In order to minimize the impact from the injury on employees, a program of ergonomics must be implemented. Employees should be encouraged to work with proper posture, take frequent breaks as well as disengage from certain tasks for a short time to avoid obtaining or perhaps exacerbating a repetitive stress injury. Often, people can be taught better approaches for data entry and computer use that limits their exposure to repetitive stress injuries.
RSIs often will deal with themselves with care and the use of proper posture, techniques and frequent pauses; however some RSIs could get worse and require surgical intervention for relief.
Additionally, workers who exercise often minimize their experience of repetitive stress injury, so exercise and frequent breaks where exercise is encouraged is often beneficial and wise. Having a healthy, active lifestyle that seeks to address stress and weight management is another approach that can minimize the effects from the said injury.

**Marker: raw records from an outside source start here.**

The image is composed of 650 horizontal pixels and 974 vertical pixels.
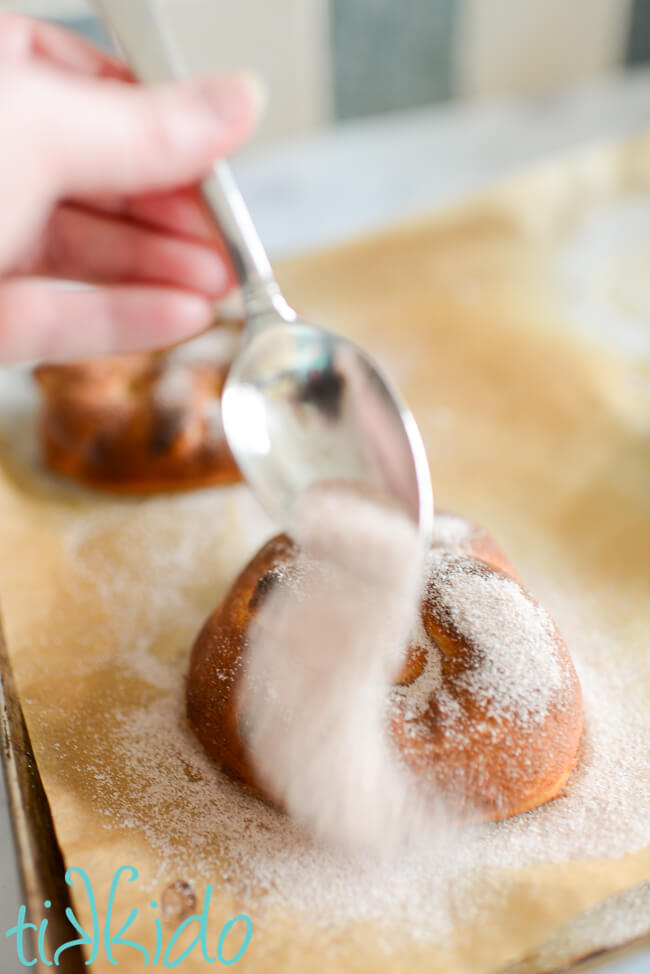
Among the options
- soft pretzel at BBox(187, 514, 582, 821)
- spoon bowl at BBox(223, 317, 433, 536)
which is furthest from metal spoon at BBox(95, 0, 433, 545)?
soft pretzel at BBox(187, 514, 582, 821)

If you feel you've got a stress injury, be sure to let your employer be aware of your problem and have a referral for medical treatment. Often, employers will permit you to purchase ergonomic keyboards and office furniture from office supply to keep incidences of this injury to a minimum.
Help your co-workers or employers be aware of RSI and how you can help prevent it. Visit RepetitiveStrain-Injury for more details.